(Text under study Opens)

After the game, approximately 100 Kansas supporters marched through the streets back in Lawrence, a parade that included a duel between the University band and the Salvation Army band, with both units performing renditions of "A Hot Time". The Kansas supporters later "built a little bon fire out by the park."

===Game 9: Washburn===
On November 25, 1899, Kansas defeated Washburn for the second time of the season, this time by a 23–0 score in Lawrence. Kansas used substitutes in place of some of its starters to avoid incurring injuries prior to the Thanksgiving Day game against Missouri.

===Game 10: Missouri===
On Thanksgiving Day, November 30, 1899, Kansas concluded its season with a 34–6 victory over Missouri. The game drew a crowd of 8,000 spectators to Exposition Park in Kansas City.

The game was placed in jeopardy earlier in the month due to a dispute as to where the game would be played. Kansas signed a contract with the newly opened Convention Hall in Kansas City, Missouri (where William Jennings Bryan would accept his parties Presidential nomination the following June), for the game to be played there. In order to play the game indoors at Convention Hall, the playing field would have to have been reduced by approximately 50%. Missouri's coach White objected to playing the game indoors, noting that the low ceiling would not allow "good kicking", the sidelines would be formed by the building's walls and create a hazard to the players, and the crowd noise "would prevent signals being heard." For these reasons, Missouri insisted that the game be played outdoors on "regulation grounds" under the rules of the Western Intercollegiate Football Association, "or not at all." Ultimately, Kansas was released from its contract with the Convention Hall, and the game was played outdoors at the professional baseball park in Kansas City.

(Text under study Closes)
(Material provided Opens)

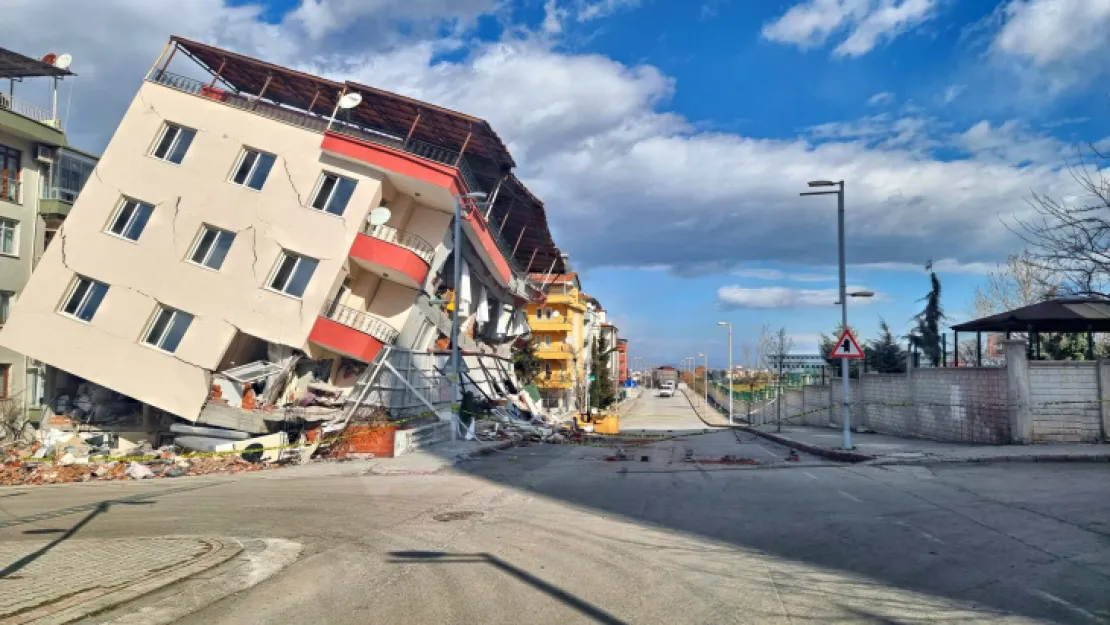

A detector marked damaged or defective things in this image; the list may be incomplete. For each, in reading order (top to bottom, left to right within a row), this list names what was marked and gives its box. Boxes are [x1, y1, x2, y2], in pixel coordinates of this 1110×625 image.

cracked concrete wall [0, 81, 386, 420]
broken facade [0, 36, 568, 446]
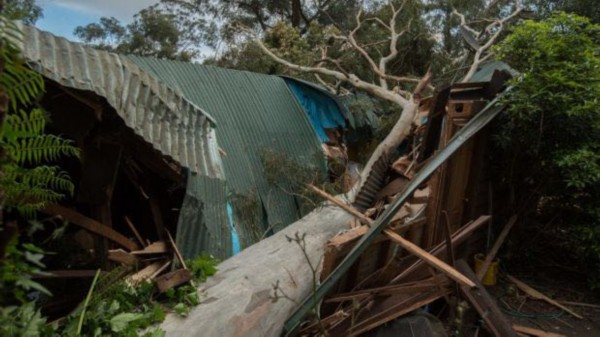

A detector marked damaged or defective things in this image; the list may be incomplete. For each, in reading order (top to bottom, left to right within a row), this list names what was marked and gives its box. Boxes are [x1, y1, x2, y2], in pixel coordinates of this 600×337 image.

rusted metal sheet [19, 23, 225, 178]
broken roof edge [18, 22, 226, 180]
broken wooden plank [43, 202, 139, 249]
splintered timber beam [43, 202, 139, 249]
broken wooden plank [107, 247, 138, 266]
broken wooden plank [125, 215, 147, 247]
broken wooden plank [156, 268, 191, 292]
splintered timber beam [310, 184, 474, 286]
splintered timber beam [284, 95, 508, 336]
broken wooden plank [386, 230, 476, 288]
broken wooden plank [454, 260, 516, 334]
broken wooden plank [476, 217, 516, 280]
broken wooden plank [506, 272, 580, 318]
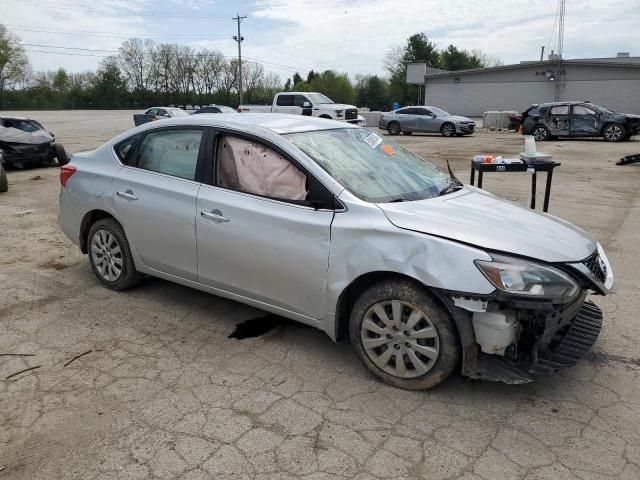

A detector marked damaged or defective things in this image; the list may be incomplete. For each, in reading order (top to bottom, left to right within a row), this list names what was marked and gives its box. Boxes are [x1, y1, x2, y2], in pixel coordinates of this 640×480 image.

damaged black suv [0, 116, 68, 168]
damaged black suv [524, 101, 636, 142]
cracked asphalt [1, 110, 640, 478]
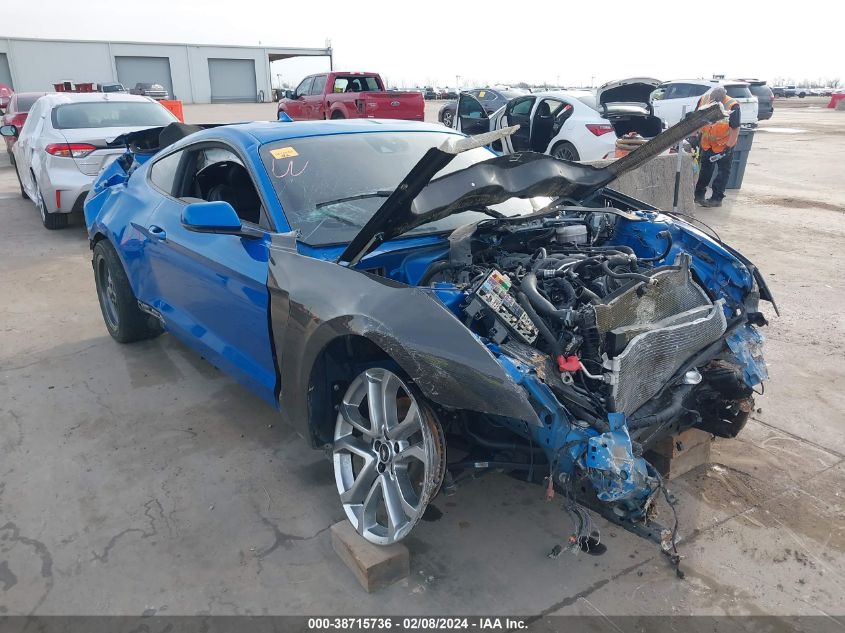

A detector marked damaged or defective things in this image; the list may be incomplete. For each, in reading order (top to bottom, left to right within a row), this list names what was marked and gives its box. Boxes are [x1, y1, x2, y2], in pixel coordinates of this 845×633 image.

crumpled fender [268, 233, 536, 444]
severe front-end damage [284, 102, 772, 548]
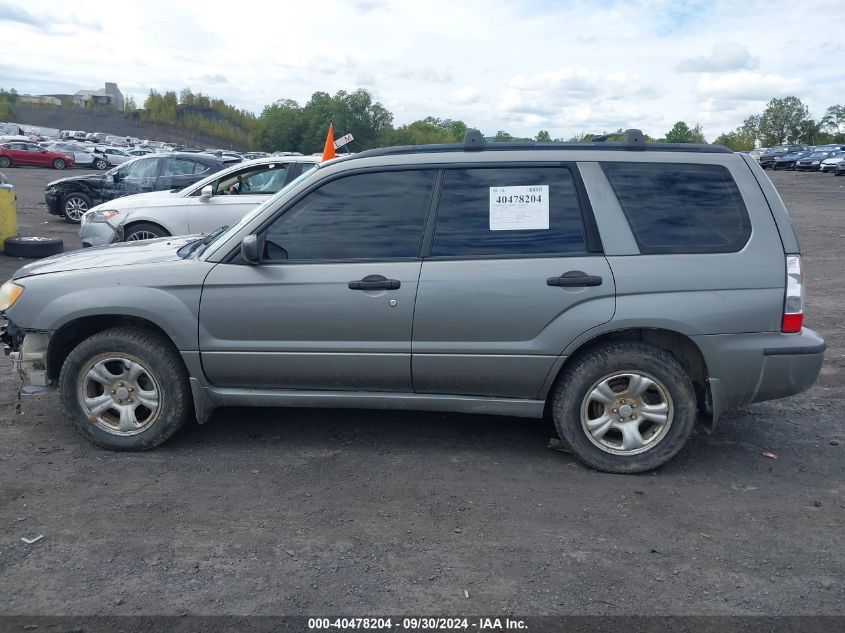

(Material provided Closes)

» **Problem to solve**
Extend the account of the 1899 Kansas football season, picking up right after its last sentence.

» **Result**
===Post-season===
On December 1, 1899, the Lawrence Daily World opined that coach Yost should be retained for another year and noted: "Trainer Yost has won golden opinions on every side and he deserves them all. He has a happy faculty of getting along with the players in such a way that they like him and he gets the best out of them. . . . Such good men are not loose long."

On December 4, 1899, coach Yost published an All-Western football team and selected seven of his own Kansas players for the unit: Smith at guard; Wilcox and Tucker at tackle; Algie at end; Owen at quarterback; Moore at halfback; and Avery at fullback.

In May 1900, Yost was hired by Stanford University in 1900, and the fortunes of the Kansas football team declined. The 1900 Kansas team compiled a 2–5–2 record.

==Players==
The following players were the starters for Kansas through the fifth game of the season and in the Nebraska and Missouri games.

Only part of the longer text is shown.